"Ein Sportstück" von Elfriede Jelinek
 

"Ein Sportstück" von Elfriede Jelinek

Abschlussproduktion des 4. Jahrgangs Schauspiel

|Theater im KunstQuartier
|Paris-Lodron-Straße 2a
|5020 Salzburg

18.01.2013 | 20:00
19.01.2013 | 20:00
25.01.2013 | 20:00
26.01.2013 | 20:00
02.02.2013 | 20:00
03.02.2013 | 20:00

Veranstalter: Abt. für Schauspiel und Regie
Regie: Tina Lanik
Dramaturgie: Irma Dohn
Bühnenbild und Kostüme: Loriana Casagrande, Sophie M. Frauscher, Linda Hofmann, Janna Keltsch, Amelie Klimmeck, Lisa Nickstat (Studierende der Abt. Bühnengestaltung)

Es spielen: Clemens Ansorg, Diana Ebert, Sofie Gross, Robert Herrmanns, Tim-Fabian Hoffmann, Agnes Kammerer, Johannes Lange, Josephine Raschke, Martin Trippensee, Simon Werdelis

Erfolg beim Theatertreffen der Schauspielstudierenden am 29.06.2013 in Berlin: Mit der Abschlussproduktion "Ein Sportstück" von Elfriede Jelinek haben die Studierenden beim 24. Theatertreffen deutschsprachiger Schauspielstudierender in Berlin einen mit 5000 € dotierten Ensemblepreis sowie den mit 500 € dotierten Preis der Studierenden gewonnen. Der Preis ist am Samstagabend, 29.6. zum Abschluss des Festivals von einer internationalen Expertenjury verliehen worden.

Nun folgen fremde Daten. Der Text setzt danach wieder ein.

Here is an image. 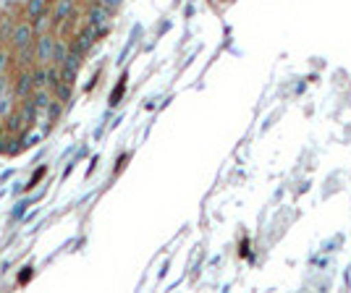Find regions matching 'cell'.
<instances>
[{"mask_svg": "<svg viewBox=\"0 0 351 293\" xmlns=\"http://www.w3.org/2000/svg\"><path fill=\"white\" fill-rule=\"evenodd\" d=\"M100 3H103V5L108 8V11H110V14H116L118 8H121V3H123V0H100Z\"/></svg>", "mask_w": 351, "mask_h": 293, "instance_id": "cell-13", "label": "cell"}, {"mask_svg": "<svg viewBox=\"0 0 351 293\" xmlns=\"http://www.w3.org/2000/svg\"><path fill=\"white\" fill-rule=\"evenodd\" d=\"M50 92H53V100H60V103L66 105V103H71V97H73V84H69V81L60 79Z\"/></svg>", "mask_w": 351, "mask_h": 293, "instance_id": "cell-7", "label": "cell"}, {"mask_svg": "<svg viewBox=\"0 0 351 293\" xmlns=\"http://www.w3.org/2000/svg\"><path fill=\"white\" fill-rule=\"evenodd\" d=\"M32 84L34 89H47V66H32Z\"/></svg>", "mask_w": 351, "mask_h": 293, "instance_id": "cell-11", "label": "cell"}, {"mask_svg": "<svg viewBox=\"0 0 351 293\" xmlns=\"http://www.w3.org/2000/svg\"><path fill=\"white\" fill-rule=\"evenodd\" d=\"M56 31H40L34 37L32 53H34V63L37 66H53V47H56Z\"/></svg>", "mask_w": 351, "mask_h": 293, "instance_id": "cell-3", "label": "cell"}, {"mask_svg": "<svg viewBox=\"0 0 351 293\" xmlns=\"http://www.w3.org/2000/svg\"><path fill=\"white\" fill-rule=\"evenodd\" d=\"M11 8H14V3H11V0H0V16L5 14V11H11Z\"/></svg>", "mask_w": 351, "mask_h": 293, "instance_id": "cell-14", "label": "cell"}, {"mask_svg": "<svg viewBox=\"0 0 351 293\" xmlns=\"http://www.w3.org/2000/svg\"><path fill=\"white\" fill-rule=\"evenodd\" d=\"M34 37H37L34 24H29L27 18H19L14 31H11V37H8V42H5V47H8L11 53H19V50H24V47H32Z\"/></svg>", "mask_w": 351, "mask_h": 293, "instance_id": "cell-2", "label": "cell"}, {"mask_svg": "<svg viewBox=\"0 0 351 293\" xmlns=\"http://www.w3.org/2000/svg\"><path fill=\"white\" fill-rule=\"evenodd\" d=\"M47 173H50V168H47V165H40V168H34V173H32V176L27 178L24 183H21L24 194H27V191L37 189V183H40V181H45V176H47Z\"/></svg>", "mask_w": 351, "mask_h": 293, "instance_id": "cell-8", "label": "cell"}, {"mask_svg": "<svg viewBox=\"0 0 351 293\" xmlns=\"http://www.w3.org/2000/svg\"><path fill=\"white\" fill-rule=\"evenodd\" d=\"M66 55H69V40H66V37H56V47H53V66H60Z\"/></svg>", "mask_w": 351, "mask_h": 293, "instance_id": "cell-10", "label": "cell"}, {"mask_svg": "<svg viewBox=\"0 0 351 293\" xmlns=\"http://www.w3.org/2000/svg\"><path fill=\"white\" fill-rule=\"evenodd\" d=\"M5 73H14V53L5 44H0V76Z\"/></svg>", "mask_w": 351, "mask_h": 293, "instance_id": "cell-9", "label": "cell"}, {"mask_svg": "<svg viewBox=\"0 0 351 293\" xmlns=\"http://www.w3.org/2000/svg\"><path fill=\"white\" fill-rule=\"evenodd\" d=\"M82 66H84V55H79V53L69 50V55H66V58H63V63L58 66L60 79H63V81H69V84H76Z\"/></svg>", "mask_w": 351, "mask_h": 293, "instance_id": "cell-4", "label": "cell"}, {"mask_svg": "<svg viewBox=\"0 0 351 293\" xmlns=\"http://www.w3.org/2000/svg\"><path fill=\"white\" fill-rule=\"evenodd\" d=\"M3 131H5V126H3V118H0V139H3Z\"/></svg>", "mask_w": 351, "mask_h": 293, "instance_id": "cell-15", "label": "cell"}, {"mask_svg": "<svg viewBox=\"0 0 351 293\" xmlns=\"http://www.w3.org/2000/svg\"><path fill=\"white\" fill-rule=\"evenodd\" d=\"M32 278H34V267H32V264H24V267L19 270V275H16V285H27Z\"/></svg>", "mask_w": 351, "mask_h": 293, "instance_id": "cell-12", "label": "cell"}, {"mask_svg": "<svg viewBox=\"0 0 351 293\" xmlns=\"http://www.w3.org/2000/svg\"><path fill=\"white\" fill-rule=\"evenodd\" d=\"M84 24H89L92 29H95V34H97V40L103 37V34H108V29H110V18H113V14L105 8L100 0H89L87 3V11H84Z\"/></svg>", "mask_w": 351, "mask_h": 293, "instance_id": "cell-1", "label": "cell"}, {"mask_svg": "<svg viewBox=\"0 0 351 293\" xmlns=\"http://www.w3.org/2000/svg\"><path fill=\"white\" fill-rule=\"evenodd\" d=\"M43 196H45V191H37V194H32V196H27V199H21V202H16L14 212H11V220L24 218V212L29 209V205H34V202H40Z\"/></svg>", "mask_w": 351, "mask_h": 293, "instance_id": "cell-6", "label": "cell"}, {"mask_svg": "<svg viewBox=\"0 0 351 293\" xmlns=\"http://www.w3.org/2000/svg\"><path fill=\"white\" fill-rule=\"evenodd\" d=\"M29 100H32V105H34V110H37V118H43L45 110H47V105L53 103V92H50V89H34Z\"/></svg>", "mask_w": 351, "mask_h": 293, "instance_id": "cell-5", "label": "cell"}]
</instances>
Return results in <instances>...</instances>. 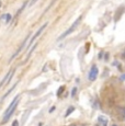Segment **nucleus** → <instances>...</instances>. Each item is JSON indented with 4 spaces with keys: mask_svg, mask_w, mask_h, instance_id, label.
I'll use <instances>...</instances> for the list:
<instances>
[{
    "mask_svg": "<svg viewBox=\"0 0 125 126\" xmlns=\"http://www.w3.org/2000/svg\"><path fill=\"white\" fill-rule=\"evenodd\" d=\"M19 100H20V95H16V98L12 100V102L10 103V105L8 106V109H7V111L4 112L3 114V118H2V123H6L7 121L9 120V118L11 117V115L14 113V111H16V106H18V103H19Z\"/></svg>",
    "mask_w": 125,
    "mask_h": 126,
    "instance_id": "nucleus-1",
    "label": "nucleus"
},
{
    "mask_svg": "<svg viewBox=\"0 0 125 126\" xmlns=\"http://www.w3.org/2000/svg\"><path fill=\"white\" fill-rule=\"evenodd\" d=\"M81 18H82V16H79V18L77 19V20L75 21V22H74L73 25H71L70 28H69L68 30L66 31V32H65V33H62V34L61 36H59V37H58V41H61V40H62V38H65V37H66V36H68L69 34H71V33H73L74 31H75V29H76L77 26L79 25V23H80V21H81Z\"/></svg>",
    "mask_w": 125,
    "mask_h": 126,
    "instance_id": "nucleus-2",
    "label": "nucleus"
},
{
    "mask_svg": "<svg viewBox=\"0 0 125 126\" xmlns=\"http://www.w3.org/2000/svg\"><path fill=\"white\" fill-rule=\"evenodd\" d=\"M98 74H99V70H98V67L97 66H92L89 71V75H88V79L90 81H94L98 77Z\"/></svg>",
    "mask_w": 125,
    "mask_h": 126,
    "instance_id": "nucleus-3",
    "label": "nucleus"
},
{
    "mask_svg": "<svg viewBox=\"0 0 125 126\" xmlns=\"http://www.w3.org/2000/svg\"><path fill=\"white\" fill-rule=\"evenodd\" d=\"M47 24H48V23H44V24H43V25L41 26V28H40V29H38V30L36 31V33H35V34L32 36V38H31V41H30V42H29V46H30V45H32V44H33V42H34V41L36 40V38L38 37V36H40L41 34H42V32L45 30V28H46V26H47Z\"/></svg>",
    "mask_w": 125,
    "mask_h": 126,
    "instance_id": "nucleus-4",
    "label": "nucleus"
},
{
    "mask_svg": "<svg viewBox=\"0 0 125 126\" xmlns=\"http://www.w3.org/2000/svg\"><path fill=\"white\" fill-rule=\"evenodd\" d=\"M12 75H13V71L11 70V71H9L8 74H7L6 76H4V78L1 80V82H0V88H2L4 83H8V82L10 81V79L12 78Z\"/></svg>",
    "mask_w": 125,
    "mask_h": 126,
    "instance_id": "nucleus-5",
    "label": "nucleus"
},
{
    "mask_svg": "<svg viewBox=\"0 0 125 126\" xmlns=\"http://www.w3.org/2000/svg\"><path fill=\"white\" fill-rule=\"evenodd\" d=\"M28 40H29V36H28V37H26V38H25V40H24V42H23V43H22V45H21V46H20V48H19V49H18V50H16V53H14V54H13V56H12V57H11V60H12V59H13V58H14V57H16V55H19V54H20V52H21V50H22V49H23V48H24V46L26 45V41H28Z\"/></svg>",
    "mask_w": 125,
    "mask_h": 126,
    "instance_id": "nucleus-6",
    "label": "nucleus"
},
{
    "mask_svg": "<svg viewBox=\"0 0 125 126\" xmlns=\"http://www.w3.org/2000/svg\"><path fill=\"white\" fill-rule=\"evenodd\" d=\"M99 122L102 124V126H107V124H108V120L104 116H99Z\"/></svg>",
    "mask_w": 125,
    "mask_h": 126,
    "instance_id": "nucleus-7",
    "label": "nucleus"
},
{
    "mask_svg": "<svg viewBox=\"0 0 125 126\" xmlns=\"http://www.w3.org/2000/svg\"><path fill=\"white\" fill-rule=\"evenodd\" d=\"M74 110H75V109H74V108H73V106H70V108H69V109H68V110H67V113H66V114H65V116H68V115H69V114H70V113H71V112H73V111H74Z\"/></svg>",
    "mask_w": 125,
    "mask_h": 126,
    "instance_id": "nucleus-8",
    "label": "nucleus"
},
{
    "mask_svg": "<svg viewBox=\"0 0 125 126\" xmlns=\"http://www.w3.org/2000/svg\"><path fill=\"white\" fill-rule=\"evenodd\" d=\"M76 91H77V89H76V88H74V89H73V91H71V95H73V96H75Z\"/></svg>",
    "mask_w": 125,
    "mask_h": 126,
    "instance_id": "nucleus-9",
    "label": "nucleus"
},
{
    "mask_svg": "<svg viewBox=\"0 0 125 126\" xmlns=\"http://www.w3.org/2000/svg\"><path fill=\"white\" fill-rule=\"evenodd\" d=\"M12 126H19V123H18V121H14V122L12 123Z\"/></svg>",
    "mask_w": 125,
    "mask_h": 126,
    "instance_id": "nucleus-10",
    "label": "nucleus"
},
{
    "mask_svg": "<svg viewBox=\"0 0 125 126\" xmlns=\"http://www.w3.org/2000/svg\"><path fill=\"white\" fill-rule=\"evenodd\" d=\"M36 1H37V0H31V2H30V6H32V4H34Z\"/></svg>",
    "mask_w": 125,
    "mask_h": 126,
    "instance_id": "nucleus-11",
    "label": "nucleus"
},
{
    "mask_svg": "<svg viewBox=\"0 0 125 126\" xmlns=\"http://www.w3.org/2000/svg\"><path fill=\"white\" fill-rule=\"evenodd\" d=\"M121 80H125V74H124V75H122V77H121Z\"/></svg>",
    "mask_w": 125,
    "mask_h": 126,
    "instance_id": "nucleus-12",
    "label": "nucleus"
},
{
    "mask_svg": "<svg viewBox=\"0 0 125 126\" xmlns=\"http://www.w3.org/2000/svg\"><path fill=\"white\" fill-rule=\"evenodd\" d=\"M123 57H125V52L123 53Z\"/></svg>",
    "mask_w": 125,
    "mask_h": 126,
    "instance_id": "nucleus-13",
    "label": "nucleus"
},
{
    "mask_svg": "<svg viewBox=\"0 0 125 126\" xmlns=\"http://www.w3.org/2000/svg\"><path fill=\"white\" fill-rule=\"evenodd\" d=\"M112 126H116V125H112Z\"/></svg>",
    "mask_w": 125,
    "mask_h": 126,
    "instance_id": "nucleus-14",
    "label": "nucleus"
},
{
    "mask_svg": "<svg viewBox=\"0 0 125 126\" xmlns=\"http://www.w3.org/2000/svg\"><path fill=\"white\" fill-rule=\"evenodd\" d=\"M71 126H75V125H71Z\"/></svg>",
    "mask_w": 125,
    "mask_h": 126,
    "instance_id": "nucleus-15",
    "label": "nucleus"
},
{
    "mask_svg": "<svg viewBox=\"0 0 125 126\" xmlns=\"http://www.w3.org/2000/svg\"><path fill=\"white\" fill-rule=\"evenodd\" d=\"M124 113H125V112H124ZM124 118H125V116H124Z\"/></svg>",
    "mask_w": 125,
    "mask_h": 126,
    "instance_id": "nucleus-16",
    "label": "nucleus"
}]
</instances>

SPORTSTÜCK ist ein Sprachteppich aus polyphonen Stimmen, in den Elfriede Jelinek Motive und Themen einwebt und so ein vielschichtiges Vexierbild der Wirklichkeit entstehen lässt: Eine narzisstische Mutter schickt ihren Sohn in den Krieg des Sports oder auch in den Krieg selbst, um an seinem Ruhm teilzuhaben, der ihr als Mutter am heimischen Herd verwehrt bleibt. Efriede Blauensteiner – genannt die „Schwarze Witwe von Wien“ – erleichtert alte Männer zuerst um ihre Ersparnisse, dann um ihr Leben. Sie sagt: „Das Töten ist einfach mein Lieblingssport“. Und als Wiedergänger aus seinem Grab spricht der steirische Bodybuilder Andreas Münzer („der Andy von der Pack“), der seinen Körper durch Anabolika zerstört hat, weil er seinem großen Idol Arnold Schwarzenegger nacheifern wollte.

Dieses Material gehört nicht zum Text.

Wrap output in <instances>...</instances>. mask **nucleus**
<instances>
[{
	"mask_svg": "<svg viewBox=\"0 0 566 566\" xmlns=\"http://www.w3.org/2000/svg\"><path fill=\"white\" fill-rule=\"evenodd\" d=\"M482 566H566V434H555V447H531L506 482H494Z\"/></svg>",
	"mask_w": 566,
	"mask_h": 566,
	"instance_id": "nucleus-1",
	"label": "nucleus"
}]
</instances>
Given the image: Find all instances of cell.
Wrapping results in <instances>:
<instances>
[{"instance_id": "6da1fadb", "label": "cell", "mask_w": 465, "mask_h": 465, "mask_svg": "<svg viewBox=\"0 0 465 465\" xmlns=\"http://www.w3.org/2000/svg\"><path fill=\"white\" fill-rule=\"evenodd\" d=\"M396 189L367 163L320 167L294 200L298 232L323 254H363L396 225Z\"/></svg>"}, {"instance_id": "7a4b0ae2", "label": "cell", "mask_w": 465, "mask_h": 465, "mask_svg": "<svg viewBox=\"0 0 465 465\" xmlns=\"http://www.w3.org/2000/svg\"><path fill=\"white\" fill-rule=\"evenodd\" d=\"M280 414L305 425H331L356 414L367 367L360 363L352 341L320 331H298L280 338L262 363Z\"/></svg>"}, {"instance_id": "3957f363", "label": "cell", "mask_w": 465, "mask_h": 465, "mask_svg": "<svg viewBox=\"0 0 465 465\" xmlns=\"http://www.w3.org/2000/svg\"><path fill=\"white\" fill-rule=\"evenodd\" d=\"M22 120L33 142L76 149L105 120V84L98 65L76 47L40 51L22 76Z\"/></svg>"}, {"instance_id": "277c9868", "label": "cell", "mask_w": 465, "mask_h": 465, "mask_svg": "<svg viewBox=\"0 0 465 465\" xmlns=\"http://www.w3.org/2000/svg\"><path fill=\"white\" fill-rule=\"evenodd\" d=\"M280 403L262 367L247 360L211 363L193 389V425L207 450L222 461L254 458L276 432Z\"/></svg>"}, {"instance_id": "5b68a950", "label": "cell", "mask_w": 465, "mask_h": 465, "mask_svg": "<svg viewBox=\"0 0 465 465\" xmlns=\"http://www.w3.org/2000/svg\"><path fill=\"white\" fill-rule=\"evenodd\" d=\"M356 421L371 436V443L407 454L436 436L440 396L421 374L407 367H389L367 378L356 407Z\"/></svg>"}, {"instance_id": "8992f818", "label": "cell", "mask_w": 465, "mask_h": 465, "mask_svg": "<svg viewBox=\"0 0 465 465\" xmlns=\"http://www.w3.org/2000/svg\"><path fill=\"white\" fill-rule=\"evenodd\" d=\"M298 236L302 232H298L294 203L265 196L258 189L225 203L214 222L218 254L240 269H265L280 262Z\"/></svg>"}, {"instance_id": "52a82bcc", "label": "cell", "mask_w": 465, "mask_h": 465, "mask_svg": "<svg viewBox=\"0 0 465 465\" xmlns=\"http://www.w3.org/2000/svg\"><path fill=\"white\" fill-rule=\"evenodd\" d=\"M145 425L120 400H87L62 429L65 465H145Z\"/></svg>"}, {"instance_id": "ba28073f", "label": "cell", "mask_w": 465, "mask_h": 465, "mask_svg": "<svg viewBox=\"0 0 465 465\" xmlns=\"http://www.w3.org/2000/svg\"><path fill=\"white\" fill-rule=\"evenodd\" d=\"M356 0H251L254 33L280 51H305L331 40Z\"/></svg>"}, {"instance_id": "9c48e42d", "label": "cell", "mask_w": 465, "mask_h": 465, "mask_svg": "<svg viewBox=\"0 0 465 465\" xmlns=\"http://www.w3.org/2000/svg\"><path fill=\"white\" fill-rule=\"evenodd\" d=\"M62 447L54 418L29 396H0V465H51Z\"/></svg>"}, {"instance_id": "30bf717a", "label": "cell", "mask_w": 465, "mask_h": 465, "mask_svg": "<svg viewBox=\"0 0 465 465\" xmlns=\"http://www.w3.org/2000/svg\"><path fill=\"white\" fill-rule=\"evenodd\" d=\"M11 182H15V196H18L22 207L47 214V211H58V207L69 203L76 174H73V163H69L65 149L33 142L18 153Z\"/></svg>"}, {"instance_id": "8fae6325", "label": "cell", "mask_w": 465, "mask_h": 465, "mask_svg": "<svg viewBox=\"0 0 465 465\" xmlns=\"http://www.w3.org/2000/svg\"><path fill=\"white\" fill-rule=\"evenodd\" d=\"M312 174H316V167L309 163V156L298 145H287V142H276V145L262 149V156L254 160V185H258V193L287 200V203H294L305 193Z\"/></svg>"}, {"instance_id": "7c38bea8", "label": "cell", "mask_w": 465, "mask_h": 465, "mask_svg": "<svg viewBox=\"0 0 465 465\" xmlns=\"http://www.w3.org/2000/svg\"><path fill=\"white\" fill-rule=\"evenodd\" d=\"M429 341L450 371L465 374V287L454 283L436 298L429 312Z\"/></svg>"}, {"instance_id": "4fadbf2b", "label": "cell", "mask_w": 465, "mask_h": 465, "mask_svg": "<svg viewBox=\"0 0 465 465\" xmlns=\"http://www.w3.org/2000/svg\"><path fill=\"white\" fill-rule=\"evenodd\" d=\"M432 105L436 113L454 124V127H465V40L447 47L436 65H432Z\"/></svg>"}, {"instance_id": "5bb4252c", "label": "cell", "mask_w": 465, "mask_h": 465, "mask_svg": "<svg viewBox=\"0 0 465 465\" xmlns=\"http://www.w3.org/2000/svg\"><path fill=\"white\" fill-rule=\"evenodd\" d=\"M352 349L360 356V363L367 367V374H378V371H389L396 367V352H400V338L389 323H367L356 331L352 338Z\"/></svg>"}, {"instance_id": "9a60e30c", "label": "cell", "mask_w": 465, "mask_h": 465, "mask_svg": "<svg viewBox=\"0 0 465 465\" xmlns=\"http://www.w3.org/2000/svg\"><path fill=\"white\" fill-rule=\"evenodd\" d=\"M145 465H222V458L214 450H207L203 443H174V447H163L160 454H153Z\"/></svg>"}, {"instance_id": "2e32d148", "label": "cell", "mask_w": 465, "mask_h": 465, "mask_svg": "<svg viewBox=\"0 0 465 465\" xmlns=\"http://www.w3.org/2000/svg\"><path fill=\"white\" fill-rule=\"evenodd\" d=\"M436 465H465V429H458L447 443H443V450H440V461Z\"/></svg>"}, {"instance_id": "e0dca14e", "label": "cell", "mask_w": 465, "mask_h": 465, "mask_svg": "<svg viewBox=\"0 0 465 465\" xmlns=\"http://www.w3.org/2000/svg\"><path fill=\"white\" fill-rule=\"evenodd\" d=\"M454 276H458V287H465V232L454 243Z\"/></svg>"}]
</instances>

UND AUCH in „Sportstück“ ist es da, das große Thema der Elfriede Jelinek, an dem sich die sprachgewaltige Dichterin obsessiv abarbeitet: Die verdrängte Vergangenheit, unser Weiterleben auf den Massengräbern der Toten, die nicht sterben können und als Untote der Geschichte wiederauferstehen und keine Ruhe geben. Aber das Besondere an ihrem 1998 geschriebenen Text ist der „radikale Subjektivismus“, mit dem sie sich als Autorin in ihren Text eingeschrieben hat. In verschiedenen Aufspaltungen ihres Autorinnen-Ichs meldet sie sich immer wieder zu Wort; eine große Entlarverin und Selbstverhüllerin zugleich, die sich maskiert und demaskiert – gleich einer Pop-Ikone.

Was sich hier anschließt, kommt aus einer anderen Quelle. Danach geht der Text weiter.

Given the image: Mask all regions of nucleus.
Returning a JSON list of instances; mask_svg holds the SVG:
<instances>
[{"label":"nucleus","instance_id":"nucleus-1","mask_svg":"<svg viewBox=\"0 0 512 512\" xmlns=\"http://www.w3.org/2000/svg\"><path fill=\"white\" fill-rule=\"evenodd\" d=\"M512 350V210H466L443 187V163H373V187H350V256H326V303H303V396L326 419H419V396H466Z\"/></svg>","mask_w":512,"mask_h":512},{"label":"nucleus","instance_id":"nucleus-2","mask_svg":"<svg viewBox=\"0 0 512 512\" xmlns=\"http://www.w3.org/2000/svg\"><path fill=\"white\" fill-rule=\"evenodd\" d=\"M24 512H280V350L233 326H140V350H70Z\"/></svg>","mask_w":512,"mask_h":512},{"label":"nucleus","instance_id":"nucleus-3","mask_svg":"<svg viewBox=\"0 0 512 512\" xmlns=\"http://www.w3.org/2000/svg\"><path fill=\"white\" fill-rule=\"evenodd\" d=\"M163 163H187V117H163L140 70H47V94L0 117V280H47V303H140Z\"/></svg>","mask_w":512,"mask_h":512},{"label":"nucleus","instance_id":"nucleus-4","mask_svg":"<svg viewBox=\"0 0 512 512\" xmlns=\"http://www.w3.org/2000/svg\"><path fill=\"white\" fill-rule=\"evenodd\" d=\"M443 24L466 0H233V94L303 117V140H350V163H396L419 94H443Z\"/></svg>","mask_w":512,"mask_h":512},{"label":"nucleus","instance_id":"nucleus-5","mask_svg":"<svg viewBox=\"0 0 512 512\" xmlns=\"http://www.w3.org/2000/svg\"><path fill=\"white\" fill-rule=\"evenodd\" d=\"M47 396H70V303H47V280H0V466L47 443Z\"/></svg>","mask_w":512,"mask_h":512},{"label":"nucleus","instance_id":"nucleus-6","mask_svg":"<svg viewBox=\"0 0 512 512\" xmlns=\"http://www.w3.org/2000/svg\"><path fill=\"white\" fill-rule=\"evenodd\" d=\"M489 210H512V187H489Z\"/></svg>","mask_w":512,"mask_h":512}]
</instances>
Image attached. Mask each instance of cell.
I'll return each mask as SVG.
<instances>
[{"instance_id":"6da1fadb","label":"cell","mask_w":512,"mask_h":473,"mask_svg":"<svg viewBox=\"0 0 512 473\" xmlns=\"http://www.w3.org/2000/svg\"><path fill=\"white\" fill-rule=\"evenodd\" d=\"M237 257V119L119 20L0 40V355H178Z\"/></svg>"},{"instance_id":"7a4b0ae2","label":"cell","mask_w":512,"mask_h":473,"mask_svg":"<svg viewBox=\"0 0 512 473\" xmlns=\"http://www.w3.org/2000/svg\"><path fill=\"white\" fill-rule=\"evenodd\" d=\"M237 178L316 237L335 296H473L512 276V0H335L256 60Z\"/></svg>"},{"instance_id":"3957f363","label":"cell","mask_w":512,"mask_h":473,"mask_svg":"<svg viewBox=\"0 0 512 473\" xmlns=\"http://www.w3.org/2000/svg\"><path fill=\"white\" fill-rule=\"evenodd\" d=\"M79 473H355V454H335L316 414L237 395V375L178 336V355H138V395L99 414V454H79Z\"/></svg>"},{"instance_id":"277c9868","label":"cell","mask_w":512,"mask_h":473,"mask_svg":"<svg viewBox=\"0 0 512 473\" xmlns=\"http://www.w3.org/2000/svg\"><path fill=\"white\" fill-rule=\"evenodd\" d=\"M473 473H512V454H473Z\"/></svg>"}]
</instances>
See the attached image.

DER HASS AUF DEN SPORT durchzieht alle meine Bücher“, sagt die Nobelpreisträgerin Elfriede Jelinek in einem Interview und fährt fort: „Dabei geht es nicht um den Sport an sich, sondern um den Sport als Massenphänomen und das einzig sanktionierte Auftreten von Gewalt.“ Ganz im Sinne von Canettis „Masse und Macht“. Oder wie sie in ihren Regieanweisungen zu „Sportstück“ bemerkt: „Vielleicht handelt das ganze Stück aber auch von was ganz andrem.“

TINA LANIK, Regisseurin am Bayerischen Staatsschauspiel und am Schauspielhaus Zürich, inszeniert nach Schimmelpfennigs „Der Goldene Drache“ (ausgezeichnet mit dem Ensemblepreis beim Schauspielschultreffen in Hamburg) zum zweiten Mal am Mozarteum.